The simplest way to reduce your peak demand – and resulting demand charge – is to spread out your power consumption. Residential members should stagger consumption during the daily on-peak period of 4 p.m. to 8 p.m. Non-residential members should do so throughout the day, and overnight if high-wattage equipment runs after typical business hours.
An example for residential members: You plan this evening to cook a roast and run a load of laundry. It might seem convenient to cook the roast while the laundry dries. Assuming your oven and clothes dryer each have a typical wattage of 4 kW and that you have no other devices drawing electricity, your peak demand over the hour in which both appliances are running would be 8 kilowatts (4 kilowatts plus 4 kilowatts). Your peak demand of 8 kW, multiplied by the residential demand rate of $2 per kilowatt, would result in a demand charge of $16. If you were to stagger your use of the oven and dryer, however, and not turn on the oven until the clothes dryer cycle had ended, your peak demand would be just 4 kW and result in a demand charge of only $8.

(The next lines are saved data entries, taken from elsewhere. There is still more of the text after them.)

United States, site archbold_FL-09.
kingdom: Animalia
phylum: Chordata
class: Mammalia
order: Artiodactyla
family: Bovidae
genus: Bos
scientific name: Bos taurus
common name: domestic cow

An example for non-residential members: You have multiple rooftop units that each cool an area of your building. Consider cooling one area at a time, using only one roof-top unit at a time. By staggering the use of the rooftop units, the peak demand will be less than if you had all the rooftop units on at the same time.
Reminder: Peak demand occurs only once per month for both residential and non-residential members. If your peak demand within a billing cycle is 8 kW, your demand charge will be based on that single 60-minute period – or 15-minute period, for non-residential members – even if your demand reaches 7 kW every other day within that same billing cycle.